┌─ Provided information

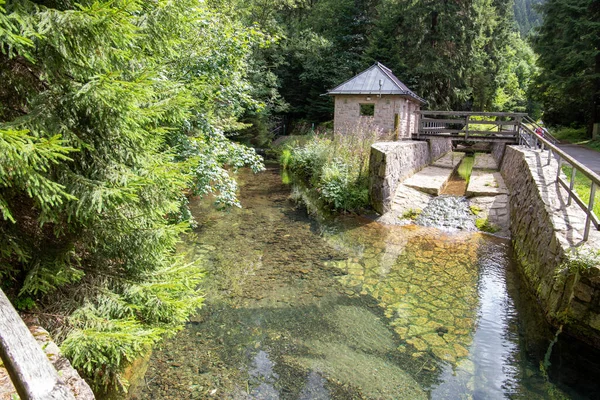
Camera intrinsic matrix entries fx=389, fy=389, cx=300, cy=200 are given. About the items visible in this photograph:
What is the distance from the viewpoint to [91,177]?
10.0ft

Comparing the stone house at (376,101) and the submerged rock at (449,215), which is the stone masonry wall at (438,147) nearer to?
the stone house at (376,101)

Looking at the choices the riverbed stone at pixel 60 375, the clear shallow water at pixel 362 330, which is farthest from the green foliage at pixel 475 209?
the riverbed stone at pixel 60 375

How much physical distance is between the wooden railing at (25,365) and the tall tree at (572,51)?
23.8m

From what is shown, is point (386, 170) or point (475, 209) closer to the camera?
point (386, 170)

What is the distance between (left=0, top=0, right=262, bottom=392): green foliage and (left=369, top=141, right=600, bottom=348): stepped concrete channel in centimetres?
412

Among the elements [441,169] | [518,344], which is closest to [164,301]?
[518,344]

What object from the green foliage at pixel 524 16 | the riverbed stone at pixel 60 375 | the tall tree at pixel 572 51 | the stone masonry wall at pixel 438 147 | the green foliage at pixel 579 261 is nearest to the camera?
the riverbed stone at pixel 60 375

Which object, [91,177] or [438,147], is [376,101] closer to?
[438,147]

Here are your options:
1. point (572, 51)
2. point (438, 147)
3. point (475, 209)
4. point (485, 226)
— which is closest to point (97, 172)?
point (485, 226)

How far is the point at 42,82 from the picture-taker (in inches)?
120

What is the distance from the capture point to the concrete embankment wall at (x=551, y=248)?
4.21 metres

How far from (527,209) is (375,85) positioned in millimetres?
12711

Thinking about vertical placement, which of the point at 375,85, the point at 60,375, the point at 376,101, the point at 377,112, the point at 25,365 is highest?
the point at 375,85

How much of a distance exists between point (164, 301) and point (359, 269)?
415cm
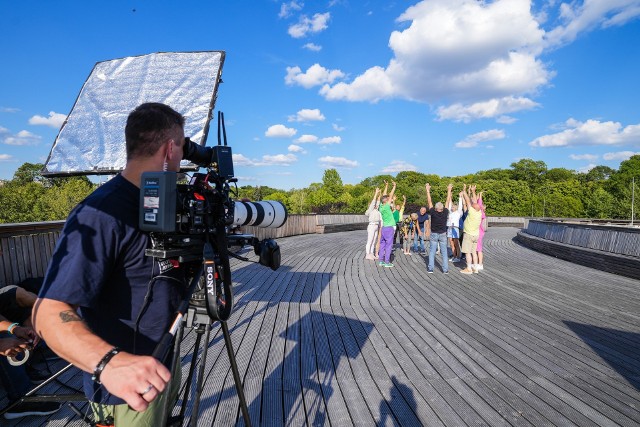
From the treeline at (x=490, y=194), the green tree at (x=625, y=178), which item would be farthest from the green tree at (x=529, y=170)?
the green tree at (x=625, y=178)

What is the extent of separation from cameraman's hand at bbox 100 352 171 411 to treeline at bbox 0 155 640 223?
436 centimetres

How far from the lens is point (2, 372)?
304 centimetres

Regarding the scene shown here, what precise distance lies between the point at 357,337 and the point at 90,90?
4610 mm

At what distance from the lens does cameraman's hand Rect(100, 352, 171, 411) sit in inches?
37.5

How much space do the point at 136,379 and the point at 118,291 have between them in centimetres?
56

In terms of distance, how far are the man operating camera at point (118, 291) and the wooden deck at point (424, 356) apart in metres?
1.78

└─

Please copy the material word for word, starting at its beginning and ending at the line that contains "436 centimetres", with both ends included. Leave the pictures out of your copy.

Response to the task:
Camera intrinsic matrix entries fx=389, fy=389, cx=300, cy=200 are given. About the items visible in this photograph:
What is the distance from the viewpoint to [91,177]?
10.0ft

Comparing the stone house at (376,101) and the submerged rock at (449,215), which is the stone masonry wall at (438,147) nearer to?
the stone house at (376,101)

Looking at the choices the riverbed stone at pixel 60 375, the clear shallow water at pixel 362 330, which is farthest from the green foliage at pixel 475 209?
the riverbed stone at pixel 60 375

How much physical distance is between the wooden railing at (25,365) and the tall tree at (572,51)?
23.8m

From what is shown, is point (386, 170) or point (475, 209) closer to the camera?
point (386, 170)

What is the distance between (left=0, top=0, right=262, bottom=392): green foliage and (left=369, top=141, right=600, bottom=348): stepped concrete channel in centimetres?
412

Among the elements [441,169] | [518,344], which is closest to [164,301]?
[518,344]

What object from the green foliage at pixel 524 16 | the riverbed stone at pixel 60 375 | the tall tree at pixel 572 51 | the stone masonry wall at pixel 438 147 | the green foliage at pixel 579 261 is nearest to the camera?
the riverbed stone at pixel 60 375

Which object, [91,177] or [438,147], is [376,101] closer to?
[438,147]

Here are your options:
1. point (572, 51)
2. point (438, 147)
3. point (475, 209)
4. point (485, 226)
— which is closest to point (97, 172)?
point (485, 226)

How far is the point at 42,82 from the picture-taker (in inches)?
120

What is the distance from the capture point to the concrete embankment wall at (x=551, y=248)?
4.21 metres

How far from (527,209) is (375,85) positioned in millimetres?
12711

Thinking about vertical placement, which of the point at 375,85, the point at 60,375, the point at 376,101, the point at 377,112, the point at 25,365 is highest?
the point at 375,85

How much of a distance exists between point (164, 301) and point (359, 269)?
415cm
From the treeline at (x=490, y=194), the green tree at (x=625, y=178), which item would be farthest from the green tree at (x=529, y=170)?
the green tree at (x=625, y=178)

What is the extent of separation from cameraman's hand at bbox 100 352 171 411 to treeline at bbox 0 155 640 223?
436 centimetres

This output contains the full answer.